Try it →
Copy, exactly and without additions, every line in the records below from the one holding "4 Virtues Siamese" through the one holding "Puzzle 1000 Piezas", both ends included.

Provided records →
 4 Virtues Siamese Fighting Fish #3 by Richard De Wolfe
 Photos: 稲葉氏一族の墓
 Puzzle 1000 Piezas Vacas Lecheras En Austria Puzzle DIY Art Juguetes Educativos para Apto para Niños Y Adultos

--

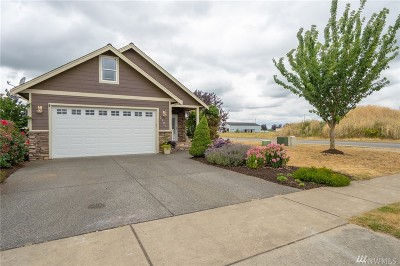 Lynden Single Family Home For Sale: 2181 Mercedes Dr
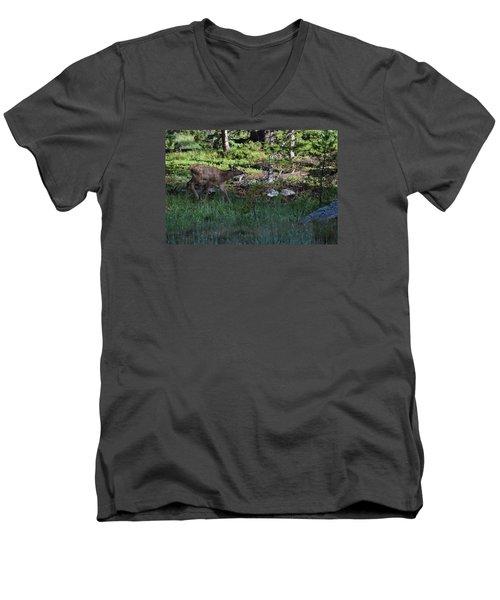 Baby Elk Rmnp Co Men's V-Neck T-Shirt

Exercise answer →
 4 Virtues Siamese Fighting Fish #3 by Richard De Wolfe
 Photos: 稲葉氏一族の墓
 Puzzle 1000 Piezas Vacas Lecheras En Austria Puzzle DIY Art Juguetes Educativos para Apto para Niños Y Adultos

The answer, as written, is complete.